The limit book constantly is changing and, to make things worse, there often is hidden size. On many exchanges, it’s quite possible for the limit book to show 25 shares available at $101 and yet fill Bob for all 50 at that level. There could be hidden shares which automatically replenish the sell-order but are not visible in the feed. This is intentional. Most of the time, we only have access to simple data: the current quote and the last trade price.
Note that the crossing procedure described is performed automatically almost everywhere these days. Most exchanges run “ECNs”, electronic crossing networks. An algorithm accepts orders which conform to the tick-size and other exchange rules, crossing them or adjusting the limit book accordingly. This is conceptually simple, but the software is rather involved. Because of the critical nature of an exchange, the technology has to be robust. It must be able to receive high volumes of orders with minimal latency; process them, cross them, and update the limit book; transmit limit-book, quote, and trade information to data customers; manage back-end and regulatory tasks such as clearing trades, reporting them, and processing payments; and do all this at extremely high speed, across many stocks and feeds concurrently, and with significant resilience. It definitely beats a bunch of screaming people and trade slip confetti.
Myth 5: The price at the close of Day 1 is the price at the open of Day 2. This clearly is not true, and often the overnight move is huge and predicated on different dynamics than intra-day moves. There are two effects involved. Some exchanges make provision for after-market and pre-open trading, but the main effect is the opening auction. Whenever there is a gap in trading, the new trading session begins with an opening auction. Orders accumulate prior to this, populating the limit book. However, no fills can occur. This means that the two sides of the limit book can overlap, with some bids higher than some asks. This never happens during regular trading because of the crossing procedure described earlier, and this situation must cleaned up before ordinary trading can begin.
The opening auction is an unambiguous procedure for matching orders until the two sides of the book do not overlap. It is executed automatically by algorithm. The closing price on a given day is the last trade price of that day. It often takes a while for data to trickle in, so this gets adjusted a little after the actual close but usually is fairly stable. The prices one sees at the start of the day involve a flurry of fills from the uncrossing. This may create its own minor chaos, but the majority of the overnight price move is reflected in the orders themselves. Basically, it can be thought of as a queue waiting to get their orders in. There also are certain institutional effects near the open and close because large funds must meet certain portfolio constraints. Note that the opening auction happens any time there is a halt to trading. Most opening auctions are associated with the morning open, but some exchanges (notably the Tokyo Stock Exchange) have a lunch break. Extreme price moves also can trigger a temporary trading halt. In each case, there is an opening auction before trading restarts.

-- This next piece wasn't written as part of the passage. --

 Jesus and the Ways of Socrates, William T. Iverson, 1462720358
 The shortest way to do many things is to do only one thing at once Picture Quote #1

Myth 6: The price fluctuations of a stock reflect market sentiment. That certainly can be a factor, often the dominant one. However, short-term price fluctuations also may be caused by mere market microstructure.

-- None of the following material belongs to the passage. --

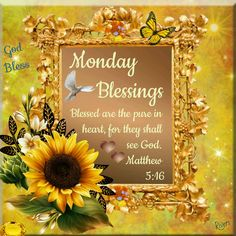 Monday Blessings (Matthew 5:16)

The price we see in most charts and feeds is the last trade price, so let’s go with that. Similar considerations hold for the quote midpoint, bid, ask, or any other choice of “price” that is being tracked.

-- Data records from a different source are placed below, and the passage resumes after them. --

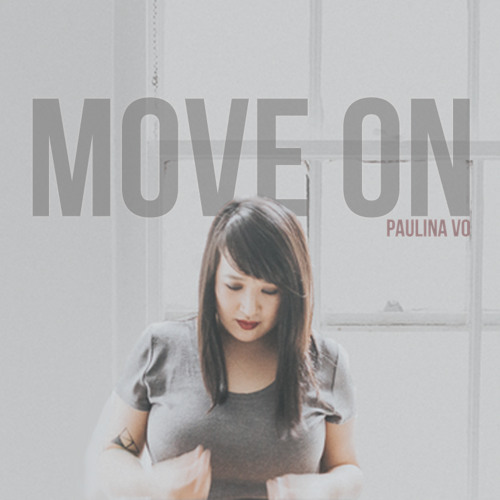"Move On (featured on ""Here We Wait"")"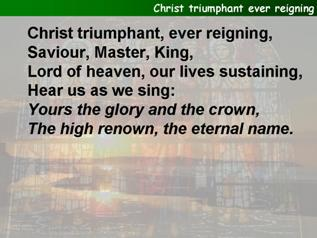 Christ Triumphant, ever reigning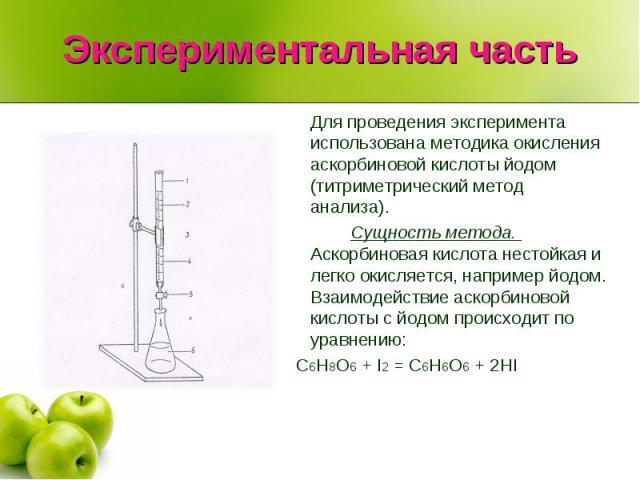 Экспериментальная частьДля проведения эксперимента использована методика окисления аскорбиновой кислоты йодом (титриметрический метод анализа).Сущность метода. Аскорбиновая кислота нестойкая и легко окисляется, например йодом. Взаимодействие аскорби…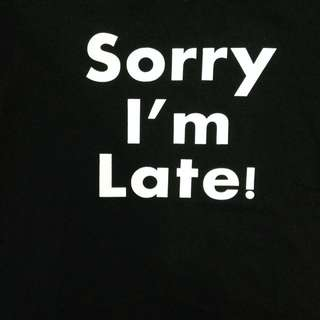 """sorry I'm late!"" t-shirt (pending)"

When you buy at the ask, some or all of the sell-orders at that ask-level of the limit book are filled. There may be hidden size which immediately appears, or someone may happen to jump in (or adjust a higher sell-order down). But in general, this is not the case. The composite quote moves, as do all quote-based metrics. The last trade price also reflects your trade, at least until the next trade occurs.
Consider an unrealistic but illustrative example: ZZZ has a market cap of a billion dollars. Bob and Alice are sitting at home, trading. The rest of the market, including all the major institutions which own stock in ZZZ, are sitting back waiting for some news or simply have no desire to trade ZZZ at that time. They don’t participate in trading, and have no orders outstanding. So it’s just Alice and Bob. ZZZ has a last trade price of $100, Bob has a limit order to buy 1 share at $100, and Alice has a limit order to sell 1 share at $101. These orders form both the quote and the entirety of the limit book (in this case).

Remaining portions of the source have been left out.